2.2 Develop Curation Plan and Explore Technology Enhancements (2024 Q3-Q4)
Publish Geoportal design enhancements to the production site:
Transition the updated Geoportal interface from the development
branch to the live environment, ensuring all new features are
fully operational.
Conduct final testing of the enhanced Admin Toolkit: Ensure that the
new batch asset management functionalities are working as intended
and integrate feedback from the pilot phase.
Set up monitoring tools for the new systems: Implement tools to
continuously monitor the performance and usage of the Geoportal
and data repository, ensuring they meet user needs and technical
requirements.
Review initial active curation outcomes: Evaluate the effectiveness
of the curation process, identifying areas for improvement or
adjustment.
Develop and execute an outreach plan: Create a detailed plan for
engaging with the community, including conferences, webinars, and
workshops to showcase the project.
Prepare and publish outreach materials: Design and distribute
materials to highlight the project’s features and benefits.
Conduct program evaluation: Assess the project’s impact on users and
stakeholders, evaluating how well the curation plan and new
systems are meeting the established goals.
Gather and analyze user feedback: Use surveys, interviews, and usage
data to understand user experiences, satisfaction, and areas for
improvement.
Amazon Cloud Object Storage will serve as the primary storage solution,
selected for its efficiency, scalability, and cost-effectiveness. It
provides a flat storage structure that simplifies management.
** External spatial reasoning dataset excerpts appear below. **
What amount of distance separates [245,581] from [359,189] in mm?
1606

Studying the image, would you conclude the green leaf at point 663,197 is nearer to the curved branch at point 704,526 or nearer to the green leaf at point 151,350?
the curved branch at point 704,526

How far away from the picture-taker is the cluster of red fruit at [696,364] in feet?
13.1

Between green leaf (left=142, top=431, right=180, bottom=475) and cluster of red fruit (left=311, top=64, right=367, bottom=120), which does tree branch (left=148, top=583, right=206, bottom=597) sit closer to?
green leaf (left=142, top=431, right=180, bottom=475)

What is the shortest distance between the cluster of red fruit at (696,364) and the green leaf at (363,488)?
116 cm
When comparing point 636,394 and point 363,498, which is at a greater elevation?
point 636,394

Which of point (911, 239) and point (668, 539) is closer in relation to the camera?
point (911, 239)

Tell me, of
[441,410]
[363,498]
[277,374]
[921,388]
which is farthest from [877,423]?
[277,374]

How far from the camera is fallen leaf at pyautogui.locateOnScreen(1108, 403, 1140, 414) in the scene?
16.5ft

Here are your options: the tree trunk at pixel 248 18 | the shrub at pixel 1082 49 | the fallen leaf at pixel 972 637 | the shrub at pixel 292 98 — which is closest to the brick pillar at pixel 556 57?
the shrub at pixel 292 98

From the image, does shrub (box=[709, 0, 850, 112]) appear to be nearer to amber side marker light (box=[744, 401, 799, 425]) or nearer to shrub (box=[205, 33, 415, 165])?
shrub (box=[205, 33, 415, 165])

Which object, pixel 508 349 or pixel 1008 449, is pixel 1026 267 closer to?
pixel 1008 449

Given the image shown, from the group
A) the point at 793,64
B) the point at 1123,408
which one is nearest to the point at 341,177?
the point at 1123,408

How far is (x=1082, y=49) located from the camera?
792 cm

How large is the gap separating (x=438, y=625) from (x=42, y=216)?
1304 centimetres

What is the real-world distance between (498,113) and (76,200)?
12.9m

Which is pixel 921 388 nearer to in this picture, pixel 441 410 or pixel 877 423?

A curator manually creates a metadata record using the GBL Admin
Toolkit’s user interface, adhering to the OpenGeometadata
Aardvark schema.
Data Upload and Storage:
The curator uploads the zipped geospatial dataset, bundled with
a standards-compliant metadata file, through the GBL Admin
interface.
GBL Admin then pushes this dataset to an Amazon S3 bucket for
public access and to AWS Glacier for dark storage (future
implementation).
Data Preview and Metadata Access:
The S3 bucket integrates with serverless applications to offer
data previews to users.
The curator uploads a separate standards-based XML metadata file
via the GBL Admin UI, which is also stored in S3. This allows
users to preview the metadata independently before downloading
the dataset.
Curators will prepare a spreadsheet containing metadata in the
OpenGeoMetadata Aardvark schema.
They will then upload this spreadsheet to the GBL Admin Toolkit
to create multiple metadata records simultaneously.
Data Batch Upload
The method for batch uploading of datasets and associated XML
metadata files is yet to be defined. The future system will
likely allow curators to upload multiple datasets and their
metadata files to the GBL Admin Toolkit, which will then
automate the process of storing these in AWS S3 and handling
their integration with serverless applications for previews.